I was over at my friend Dave Nethery's blog, where he recently posted a great Pepe LePew sequence. This is one of my favorite moments in the series, incredible pantomime. Everything great animation is supposed to be, you know? Anyway, as a learning exercise, I regularly frame through animation (and live action), looking for ideas like these:

In the world of traditional animation, these are called "smears". One of the many ways traditional animators learned to mimic motion blur, and in this case, improve upon it.

(To be more precise, a true "smear" does look like a drawing stretched like a comic on Silly Putty --- you've done that, right? But I put these multiple images into the same category.)

It got me to thinking, is there anyone who is doing anything like this in CG? Would it look good? Or just freaky? Since CG is more akin to puppet animation, I kind of doubt there has been too much experimentation of this sort, especially since motion blur is so easy to render.

I bet there are plenty of Flash animators who are trying this. Anybody want to point me in the direction of some Flash that's stylized like this? The "smear" technique goes beyond squash & stretch, it's adding something beyond reality rather than imitating or caricaturing it.

Beautiful, beautiful.

6 comments:

Benjamin said...

Chicken Little definitly had some real smears. Though it wouldn't surprise me if multiples is something that's never been done in CG. Perhaps in the Eric Goldberg directed 3D Genie film for Disneyland Tokyo?

Tim said...

Doesn't surprise me about Chicken Little. Mark Dindal is an old school affectionado.
I'll have to frame through that movie, now.
There goes my weekend.

Keith Lango said...

Actually we did do some experimenting with multiples when i was back at ReelFX. It was actually Ken Duncan out in LA doing most of the experimenting (I was stuck directing the boring- but profitable- work). It didn't look bad at all. It was a rather simplistic approach using trailing versions of the arms and legs at increasing levels of transparency. It was applied to anything sticking off the main core of the body- limbs mostly. It was a bit of a pain to get working though because it required that you pose 3 or 4 different arms for each inbetween frame. But that rig was a right pain to use for everything. If the rig was friendlier I don't think it would have been half bad. I have an example but NDA's prohibit sharing it. We ended up taking a lot of the mutliples out because when you render multiples with motion blur- well.. they didn't play nice together. We had to do one or the other and the creative director felt motion blur was a better choice. Oh well.
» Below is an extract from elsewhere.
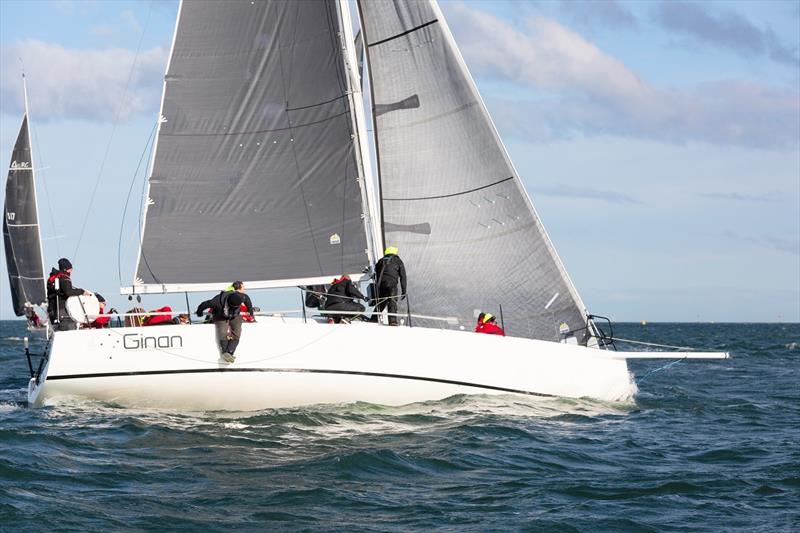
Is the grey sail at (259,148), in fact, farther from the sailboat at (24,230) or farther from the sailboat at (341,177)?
the sailboat at (24,230)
Anyhoo- I've tinkered with this here at the homestead and got OK results- again just on limbs. As for doing multiples of a face or the body trunk in general I haven't seen anything short of a stupid compositing trick. Certainly nothing you can see interactively in the actual scene. Sounds like an interesting challenge. Hmmmmm.

sushipajamas said...

yeah, ive dabbled with it, with my cows, but i doubt it looks anything that resembles "good." i'm almost tempted to see if i can pull it off with blendshapes, but then again i might be crazy for thinking that. oh well, we'll see.

David Nethery said...

When we worked on the Roger Rabbit sequel test at the Disney Orlando studio (directed by Eric Goldberg, animated by Tom Bancroft and Barry Temple, cleaned-up by yours truly, James Harris and Sherrie Sinclair) Eric had Rob Bekurs duplicate one of Tom's hand-drawn scenes of Roger in CG, complete with smears. It looked pretty good, so I think it can be done. Chicken Little looked like it did have smears/multiples. I think the difference is that the rendering on CG maybe makes it "too real" , so it doesn't have the same powerful graphic quality of the types of smears that the Warner Bros. cartoons were famous for. It's an easy technique to misuse. Eric's a master of using smears.
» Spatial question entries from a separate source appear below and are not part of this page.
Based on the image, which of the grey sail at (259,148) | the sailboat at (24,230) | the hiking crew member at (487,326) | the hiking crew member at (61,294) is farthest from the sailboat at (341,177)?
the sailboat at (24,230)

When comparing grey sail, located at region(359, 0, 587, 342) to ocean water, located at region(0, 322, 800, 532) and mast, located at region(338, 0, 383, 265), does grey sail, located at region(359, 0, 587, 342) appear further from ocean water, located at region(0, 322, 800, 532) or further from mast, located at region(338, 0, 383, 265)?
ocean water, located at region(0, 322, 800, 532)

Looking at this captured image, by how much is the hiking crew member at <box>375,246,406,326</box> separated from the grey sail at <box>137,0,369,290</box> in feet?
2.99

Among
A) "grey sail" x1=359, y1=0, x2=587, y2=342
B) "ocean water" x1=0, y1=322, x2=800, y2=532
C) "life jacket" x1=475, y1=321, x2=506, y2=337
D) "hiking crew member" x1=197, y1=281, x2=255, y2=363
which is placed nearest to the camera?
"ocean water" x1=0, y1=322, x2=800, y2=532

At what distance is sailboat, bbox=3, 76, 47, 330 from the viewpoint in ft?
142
The best Flash character animation I've seen is by a brilliant young Canadian designer/animator named Jessica Borutski. Her film "I Like Pandas" has won a slew of awards and she's currently working on a new film "The Good Little Bunny with Big , Ugly Teeth" . Take a look at her work on here blog --

http://jessicaborutski.blogspot.com/

"I Like Pandas" is on YouTube.

Anonymous said...

Hey, just a lurker here (and not an animator) but I was listening to Brad Birds interview with Spline Doctors the other day. He mentioned wanting "arcs in the blurs". It seemed in some way related to the topic at hand. Thanks.